Two lines remain which might give my theory some breathing room. A) Both could be true, with the events of 1348-9 powerfully reinforcing an already existing sense of doom. B) Other areas with heavy losses did not adopt this philosophy, suggesting that there was indeed something different in East Anglia and surrounding areas. It would be hard to argue that areas that lost "only" 25% of their population were significantly less traumatised.
I leave it there for now. On to the 17th & 18th C American Puritans and their reading from the Book of Nature. However the culture developed to get them to that habit of mind, we know that they did get to that habit of mind. Nature could be observed, decoded, interpreted, read, originally to understand God's judgments and messages, but over time, to understand God's nature. Natural history (itself a revealing phrase) and natural philosophy, what we would now call observational science grew explosively in the 18th C. Moreover, it was an enormously North American pursuit, the first disciplines where the mere colonists and upstarts became world leaders. Even now, the list of natural history museums shows an overwhelmingly greater frequency in the US and Canada, with the rest of the Anglosphere holding the next rank of concentration.

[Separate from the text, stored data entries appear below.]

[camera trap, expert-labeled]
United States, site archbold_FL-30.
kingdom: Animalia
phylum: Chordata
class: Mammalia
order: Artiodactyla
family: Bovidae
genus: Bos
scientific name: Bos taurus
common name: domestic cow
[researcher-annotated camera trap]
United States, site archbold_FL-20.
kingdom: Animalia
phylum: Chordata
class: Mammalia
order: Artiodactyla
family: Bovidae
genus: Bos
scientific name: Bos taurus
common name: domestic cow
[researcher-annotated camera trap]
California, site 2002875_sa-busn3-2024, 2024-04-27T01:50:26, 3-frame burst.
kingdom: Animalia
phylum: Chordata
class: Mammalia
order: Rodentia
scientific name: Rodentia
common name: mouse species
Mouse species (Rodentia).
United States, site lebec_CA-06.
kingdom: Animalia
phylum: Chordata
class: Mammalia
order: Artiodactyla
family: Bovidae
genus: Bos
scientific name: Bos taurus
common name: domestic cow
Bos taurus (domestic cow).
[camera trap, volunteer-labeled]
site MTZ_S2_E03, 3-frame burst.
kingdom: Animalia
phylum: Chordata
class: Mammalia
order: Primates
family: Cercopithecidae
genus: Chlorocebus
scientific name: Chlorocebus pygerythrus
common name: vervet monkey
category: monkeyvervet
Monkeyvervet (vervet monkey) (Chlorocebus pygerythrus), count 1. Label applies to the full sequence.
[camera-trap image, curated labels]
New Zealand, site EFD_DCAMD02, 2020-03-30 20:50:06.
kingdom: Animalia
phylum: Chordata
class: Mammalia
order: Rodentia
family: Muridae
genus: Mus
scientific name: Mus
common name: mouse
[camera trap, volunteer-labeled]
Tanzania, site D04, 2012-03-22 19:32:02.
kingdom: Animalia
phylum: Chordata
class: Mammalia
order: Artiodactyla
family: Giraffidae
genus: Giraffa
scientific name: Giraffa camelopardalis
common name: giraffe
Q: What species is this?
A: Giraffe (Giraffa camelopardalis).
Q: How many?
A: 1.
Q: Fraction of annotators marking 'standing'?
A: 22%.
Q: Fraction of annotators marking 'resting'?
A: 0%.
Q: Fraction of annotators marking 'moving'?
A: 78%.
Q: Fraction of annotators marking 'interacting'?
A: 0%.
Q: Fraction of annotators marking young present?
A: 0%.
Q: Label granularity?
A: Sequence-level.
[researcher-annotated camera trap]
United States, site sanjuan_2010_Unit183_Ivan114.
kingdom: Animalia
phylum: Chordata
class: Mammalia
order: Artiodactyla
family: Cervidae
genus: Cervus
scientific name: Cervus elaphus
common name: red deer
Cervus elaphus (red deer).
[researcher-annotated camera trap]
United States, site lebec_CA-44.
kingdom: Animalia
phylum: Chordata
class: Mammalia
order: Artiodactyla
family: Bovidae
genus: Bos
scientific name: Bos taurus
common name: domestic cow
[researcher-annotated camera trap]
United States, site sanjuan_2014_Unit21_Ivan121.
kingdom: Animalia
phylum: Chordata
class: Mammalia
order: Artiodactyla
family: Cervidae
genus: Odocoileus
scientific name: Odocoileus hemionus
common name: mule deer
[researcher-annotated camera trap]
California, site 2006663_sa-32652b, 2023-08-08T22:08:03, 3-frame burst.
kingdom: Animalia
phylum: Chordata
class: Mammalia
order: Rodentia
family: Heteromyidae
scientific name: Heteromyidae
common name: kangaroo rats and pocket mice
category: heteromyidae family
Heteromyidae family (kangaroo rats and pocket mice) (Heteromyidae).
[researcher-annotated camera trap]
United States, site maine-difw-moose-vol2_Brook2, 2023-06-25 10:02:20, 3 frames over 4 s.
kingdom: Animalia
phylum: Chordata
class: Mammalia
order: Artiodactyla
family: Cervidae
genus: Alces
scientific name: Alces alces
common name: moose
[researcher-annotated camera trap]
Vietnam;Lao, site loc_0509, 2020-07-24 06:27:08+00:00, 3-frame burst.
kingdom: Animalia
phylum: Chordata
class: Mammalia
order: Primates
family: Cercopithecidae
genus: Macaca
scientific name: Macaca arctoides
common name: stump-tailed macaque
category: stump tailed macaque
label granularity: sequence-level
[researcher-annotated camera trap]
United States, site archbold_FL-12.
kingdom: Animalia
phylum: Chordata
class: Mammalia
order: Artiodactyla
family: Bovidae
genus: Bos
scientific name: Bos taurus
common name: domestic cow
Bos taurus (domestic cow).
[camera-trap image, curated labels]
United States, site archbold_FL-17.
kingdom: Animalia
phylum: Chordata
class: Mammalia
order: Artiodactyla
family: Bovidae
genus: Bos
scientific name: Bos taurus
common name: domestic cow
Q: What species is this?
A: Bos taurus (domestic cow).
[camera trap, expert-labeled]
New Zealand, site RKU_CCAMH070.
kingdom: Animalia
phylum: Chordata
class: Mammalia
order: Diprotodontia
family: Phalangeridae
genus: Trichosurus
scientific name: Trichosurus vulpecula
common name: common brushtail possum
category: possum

From understanding God's nature to understanding the nature of the universe may be a great change philosophically, but only a short step in practice. One performs the same acts with a different attitude or perspective.
This is all on one level unsurprising and unremarkable. Farmers and sea-traders watch the plants, the skies, and the waters anxiously. Understanding nature, with or without the God part, and then harnessing nature are a matter of economic survival. Plunk down colonists in unfamiliar territory and they are going to observe their surrounding feverishly, making many guesses as to what is up.
Yet why a book of nature? Why that image, that analogy that embedded itself in New England culture, giving eventual rise to deism, Unitarianism, and the modern save-the-whales church in general? Given what we now know about colonists behavior toward the natives - originally quite different in New England than in other regions, though it ended much the same - how did the Puritan admiration/contempt attitude toward Indians get accommodated into this book?
Well, I think the printing press is going to be involved, and the germ theory of disease, and what we would now call cultural confidence. But I don't think they ever did find a place for the natives in their understanding, neither the Puritans, the Unitarians, nor the transcendentalists. Theories developed in Europe, but fell apart in the reality of the colonies. Stay tuned.
I think you've got a point...at the very least, the old idea of wyrd can't be ruled out as a proximate cause.
ReplyDeleteOf course, neither can the Plague be ignored.
The rest of your thoughts are interesting...I am reminded of the writing style used by William Bradford in his Of Plimouth Plantation.
Every event that happened to the colony is introduced by the phrase "And it pleased the Lord to....".
That phrase, and the ideas behind it, agree with the notion that you're trying to spell out.
Never underestimate the influence of climate and landscape. My parents lived awhile in Ely, near Cambridge. Like Holland, the landscape is dreary, wet, tho rich soil for growing crops. Grey skies and depressing dank cold tho green country. Prone to flooding. Cromwell's house is in Ely. During the British Civil War he stabled the horses of his Roundhead army in Ely Cathedral and the Puritans smashed those images of saints and Mary still in the Lady Chapel. Hard, aesthetically cruel and determined people. I have Puritan ancestors so I can say it. Also there is always the theory that there was a high preponderance of mood disoderscand social misfits who could not fit in and get along in England. In manic, expansive mode founding new churches and colonies. In depressive mode brooding over eternal damnation. I do not mean to sound flippant--dozing, stranded by closed home airport, on Red Cross cot at OHare. But climate enormously affects temperament. Perhaps theology also?